1968 Aston Martin DB6 Volante
Lot 242
Left-hand drive,1968 Aston Martin DB6 'MkI' Volante Convertible Chassis no. DBVC/3676/L Engine no. 400/3442
Sold for £460,700 (US$ 774,353) inc. premium
Lot Details
Left-hand drive
1968 Aston Martin DB6 'MkI' Volante Convertible
Chassis no. DBVC/3676/L
Engine no. 400/3442


  • While the introduction of the DB6 in 1965 represented the final development of the six-cylinder 'DB' series that had commenced with the DB4, it also marked the first use of the evocative 'Volante' name, which has been used for soft-top Aston Martins ever since. Although Royal patronage of the marque undoubtedly helped DB6 sales, the car arrived at a difficult time for Aston Martin, with the home economy in a parlous state and the US market subject to ever-more restrictive legislation.

    Though recognisably related to its Touring-styled DB4 ancestor, the DB6 abandoned the Superleggera body structure of its predecessors in favour of a conventional steel fabrication. Despite this change, Touring's Superleggera badges continued to be applied to bodies until stocks ran out! The wheelbase was now 4" (100mm) longer than before, resulting in an extensive restyle with more-raked windscreen, raised roofline and reshaped rear quarter windows. Opening front quarter lights made a re-appearance, but the major change was at the rear where the presence of a Kamm-style tail, complete with spoiler, acknowledged the increasing importance of aerodynamic downforce in sports car design. 'The tail lip halves the aerodynamic lift around maximum speed and brings in its train greater headroom and more luggage space,' declared Motor magazine, concluding that the DB6 was one of the finest sports cars it had tested.

    The Tadek Marek-designed six-cylinder engine had been enlarged to 3,995cc for the preceding DB5 and remained unchanged. Power output on triple SU carburettors was 282bhp, rising to 325bhp in Vantage specification. Borg-Warner automatic transmission was offered alongside the standard ZF five-speed gearbox, and for the first time there was optional power-assisted steering.
    The stylish DB6 Volante convertible offered four-seat accommodation and was generously appointed, featuring leather upholstery, deep-pile carpets, an aircraft-style instrument cluster and an electrically operated hood.
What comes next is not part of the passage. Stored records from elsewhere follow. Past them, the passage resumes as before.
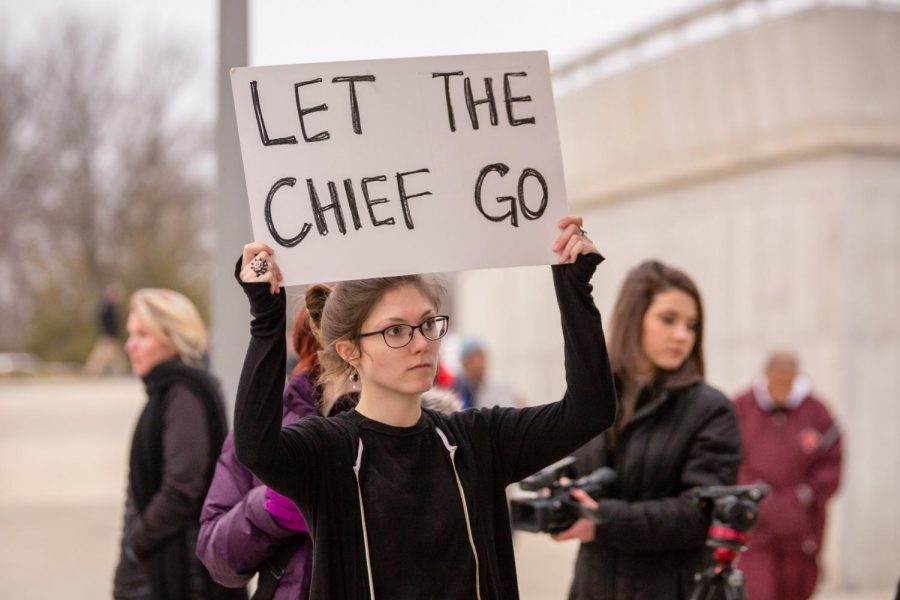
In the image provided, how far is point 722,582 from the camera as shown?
13.4ft

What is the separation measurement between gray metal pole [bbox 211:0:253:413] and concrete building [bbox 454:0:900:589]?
4.76 m

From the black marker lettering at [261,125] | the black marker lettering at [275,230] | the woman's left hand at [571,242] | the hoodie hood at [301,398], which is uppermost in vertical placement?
the black marker lettering at [261,125]

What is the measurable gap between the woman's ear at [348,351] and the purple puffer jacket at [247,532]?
18.8 inches

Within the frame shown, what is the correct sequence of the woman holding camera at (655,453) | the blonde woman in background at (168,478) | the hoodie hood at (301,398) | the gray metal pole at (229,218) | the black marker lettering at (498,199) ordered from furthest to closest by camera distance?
the gray metal pole at (229,218) → the blonde woman in background at (168,478) → the woman holding camera at (655,453) → the hoodie hood at (301,398) → the black marker lettering at (498,199)

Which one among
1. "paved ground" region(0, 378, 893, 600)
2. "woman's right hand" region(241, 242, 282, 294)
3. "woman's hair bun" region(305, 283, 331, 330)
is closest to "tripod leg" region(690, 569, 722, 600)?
"woman's hair bun" region(305, 283, 331, 330)

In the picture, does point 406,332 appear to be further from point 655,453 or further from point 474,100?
point 655,453

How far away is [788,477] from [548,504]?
379 centimetres

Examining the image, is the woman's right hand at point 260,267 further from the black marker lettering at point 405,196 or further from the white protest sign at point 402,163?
the black marker lettering at point 405,196

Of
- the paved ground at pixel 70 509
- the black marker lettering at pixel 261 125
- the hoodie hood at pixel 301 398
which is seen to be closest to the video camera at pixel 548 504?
the hoodie hood at pixel 301 398

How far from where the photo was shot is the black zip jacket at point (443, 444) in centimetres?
277

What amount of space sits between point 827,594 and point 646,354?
5.34m

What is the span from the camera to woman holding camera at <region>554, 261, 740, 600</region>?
4.15 metres

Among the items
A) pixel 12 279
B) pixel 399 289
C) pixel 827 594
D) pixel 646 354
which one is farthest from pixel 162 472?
pixel 12 279

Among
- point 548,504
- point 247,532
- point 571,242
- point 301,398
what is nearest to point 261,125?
point 571,242
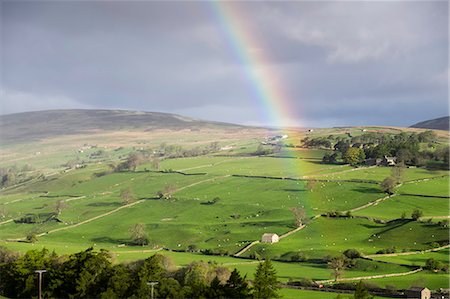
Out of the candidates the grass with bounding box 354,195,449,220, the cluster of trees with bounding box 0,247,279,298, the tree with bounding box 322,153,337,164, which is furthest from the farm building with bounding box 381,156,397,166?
the cluster of trees with bounding box 0,247,279,298

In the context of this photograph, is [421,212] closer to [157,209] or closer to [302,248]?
[302,248]

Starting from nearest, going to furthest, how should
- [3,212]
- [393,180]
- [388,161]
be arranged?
[393,180]
[3,212]
[388,161]

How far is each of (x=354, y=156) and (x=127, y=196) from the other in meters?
60.1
After 37 Volantes had been completed on the DB5 short-wheelbase chassis, the model adopted the DB6 chassis in October 1966, first appearing in its definitive form at the London Motor Show. Between 1965 and 1970 when production ceased a total of 1,575 DB6 saloons was completed. During this time the factory made only 140 of the long-wheelbase Volantes and today these rare cars are among the most sought after of David Brown-era Aston Martins.

    This left-hand drive DB6 Volante has the desirable ZF five-speed manual-transmission and is finished in blue metallic with matching hood and grey leather interior. The car was purchased by the current owner from Movendi in Cologne, Germany in July 2002. Its previous history is not known, though the AMOC Register (2000 edition) lists the owner at that time as 'U Obrecht (Switzerland)'. A keen Aston Martin enthusiast and owner of a number of modern examples, the vendor has kept the Volante garaged in winter and used it only during summer months. General servicing, including replacement of the water pump, has been carried out by a local specialist.
    The car is offered with German Fahrzeugbrief and an illustrated condition/valuation report, running to over 70 pages, compiled for the vendor by Ing. Klaus Kukuk in April 2010. In addition, there are bills on file from Roos Engineering (issued prior to the vendor's purchase) dated 1983 onwards including one for 100 hours of engine work in 1993.